• _Work task_
Reproduce the data in full, exactly.

• _Recorded data_
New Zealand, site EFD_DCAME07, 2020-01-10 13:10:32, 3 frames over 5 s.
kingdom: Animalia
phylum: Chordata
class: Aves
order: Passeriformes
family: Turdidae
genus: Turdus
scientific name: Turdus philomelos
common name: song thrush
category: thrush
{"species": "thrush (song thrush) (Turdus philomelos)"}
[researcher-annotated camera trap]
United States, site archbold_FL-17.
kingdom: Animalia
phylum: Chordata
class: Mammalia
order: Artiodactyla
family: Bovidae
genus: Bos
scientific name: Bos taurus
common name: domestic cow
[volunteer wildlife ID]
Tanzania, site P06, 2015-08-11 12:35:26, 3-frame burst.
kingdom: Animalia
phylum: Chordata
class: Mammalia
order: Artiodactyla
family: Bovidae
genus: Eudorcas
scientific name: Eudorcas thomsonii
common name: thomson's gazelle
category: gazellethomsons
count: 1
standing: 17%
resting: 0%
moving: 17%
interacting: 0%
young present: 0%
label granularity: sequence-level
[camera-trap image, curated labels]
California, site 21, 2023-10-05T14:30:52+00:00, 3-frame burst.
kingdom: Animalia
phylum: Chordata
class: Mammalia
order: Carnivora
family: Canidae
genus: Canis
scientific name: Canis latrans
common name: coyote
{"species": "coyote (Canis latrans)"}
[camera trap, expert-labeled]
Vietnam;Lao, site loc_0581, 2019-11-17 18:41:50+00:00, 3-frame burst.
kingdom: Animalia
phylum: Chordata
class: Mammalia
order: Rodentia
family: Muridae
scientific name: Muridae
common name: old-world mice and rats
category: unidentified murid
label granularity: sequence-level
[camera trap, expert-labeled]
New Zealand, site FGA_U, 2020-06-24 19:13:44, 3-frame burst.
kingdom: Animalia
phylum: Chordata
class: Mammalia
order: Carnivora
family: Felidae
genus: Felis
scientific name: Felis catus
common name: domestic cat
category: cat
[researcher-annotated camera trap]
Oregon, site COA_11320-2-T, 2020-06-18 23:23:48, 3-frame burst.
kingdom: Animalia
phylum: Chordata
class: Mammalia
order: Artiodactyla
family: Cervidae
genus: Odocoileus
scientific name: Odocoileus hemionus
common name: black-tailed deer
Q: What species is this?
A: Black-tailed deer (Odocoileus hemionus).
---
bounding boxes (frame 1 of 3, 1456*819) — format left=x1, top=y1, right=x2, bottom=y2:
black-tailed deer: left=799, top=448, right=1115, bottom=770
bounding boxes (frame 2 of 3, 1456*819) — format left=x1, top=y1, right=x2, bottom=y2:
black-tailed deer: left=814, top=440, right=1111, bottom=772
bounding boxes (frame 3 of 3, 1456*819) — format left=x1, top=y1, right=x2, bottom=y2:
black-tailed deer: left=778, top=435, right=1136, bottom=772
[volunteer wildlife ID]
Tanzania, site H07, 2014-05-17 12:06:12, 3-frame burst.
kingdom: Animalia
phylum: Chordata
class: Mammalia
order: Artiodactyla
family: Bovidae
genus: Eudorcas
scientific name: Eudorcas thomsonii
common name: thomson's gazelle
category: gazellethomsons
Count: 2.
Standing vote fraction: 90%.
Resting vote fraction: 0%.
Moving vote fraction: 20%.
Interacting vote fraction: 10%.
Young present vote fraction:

• _Solution to this problem_
New Zealand, site EFD_DCAME07, 2020-01-10 13:10:32, 3 frames over 5 s.
kingdom: Animalia
phylum: Chordata
class: Aves
order: Passeriformes
family: Turdidae
genus: Turdus
scientific name: Turdus philomelos
common name: song thrush
category: thrush
{"species": "thrush (song thrush) (Turdus philomelos)"}
[researcher-annotated camera trap]
United States, site archbold_FL-17.
kingdom: Animalia
phylum: Chordata
class: Mammalia
order: Artiodactyla
family: Bovidae
genus: Bos
scientific name: Bos taurus
common name: domestic cow
[volunteer wildlife ID]
Tanzania, site P06, 2015-08-11 12:35:26, 3-frame burst.
kingdom: Animalia
phylum: Chordata
class: Mammalia
order: Artiodactyla
family: Bovidae
genus: Eudorcas
scientific name: Eudorcas thomsonii
common name: thomson's gazelle
category: gazellethomsons
count: 1
standing: 17%
resting: 0%
moving: 17%
interacting: 0%
young present: 0%
label granularity: sequence-level
[camera-trap image, curated labels]
California, site 21, 2023-10-05T14:30:52+00:00, 3-frame burst.
kingdom: Animalia
phylum: Chordata
class: Mammalia
order: Carnivora
family: Canidae
genus: Canis
scientific name: Canis latrans
common name: coyote
{"species": "coyote (Canis latrans)"}
[camera trap, expert-labeled]
Vietnam;Lao, site loc_0581, 2019-11-17 18:41:50+00:00, 3-frame burst.
kingdom: Animalia
phylum: Chordata
class: Mammalia
order: Rodentia
family: Muridae
scientific name: Muridae
common name: old-world mice and rats
category: unidentified murid
label granularity: sequence-level
[camera trap, expert-labeled]
New Zealand, site FGA_U, 2020-06-24 19:13:44, 3-frame burst.
kingdom: Animalia
phylum: Chordata
class: Mammalia
order: Carnivora
family: Felidae
genus: Felis
scientific name: Felis catus
common name: domestic cat
category: cat
[researcher-annotated camera trap]
Oregon, site COA_11320-2-T, 2020-06-18 23:23:48, 3-frame burst.
kingdom: Animalia
phylum: Chordata
class: Mammalia
order: Artiodactyla
family: Cervidae
genus: Odocoileus
scientific name: Odocoileus hemionus
common name: black-tailed deer
Q: What species is this?
A: Black-tailed deer (Odocoileus hemionus).
---
bounding boxes (frame 1 of 3, 1456*819) — format left=x1, top=y1, right=x2, bottom=y2:
black-tailed deer: left=799, top=448, right=1115, bottom=770
bounding boxes (frame 2 of 3, 1456*819) — format left=x1, top=y1, right=x2, bottom=y2:
black-tailed deer: left=814, top=440, right=1111, bottom=772
bounding boxes (frame 3 of 3, 1456*819) — format left=x1, top=y1, right=x2, bottom=y2:
black-tailed deer: left=778, top=435, right=1136, bottom=772
[volunteer wildlife ID]
Tanzania, site H07, 2014-05-17 12:06:12, 3-frame burst.
kingdom: Animalia
phylum: Chordata
class: Mammalia
order: Artiodactyla
family: Bovidae
genus: Eudorcas
scientific name: Eudorcas thomsonii
common name: thomson's gazelle
category: gazellethomsons
Count: 2.
Standing vote fraction: 90%.
Resting vote fraction: 0%.
Moving vote fraction: 20%.
Interacting vote fraction: 10%.
Young present vote fraction:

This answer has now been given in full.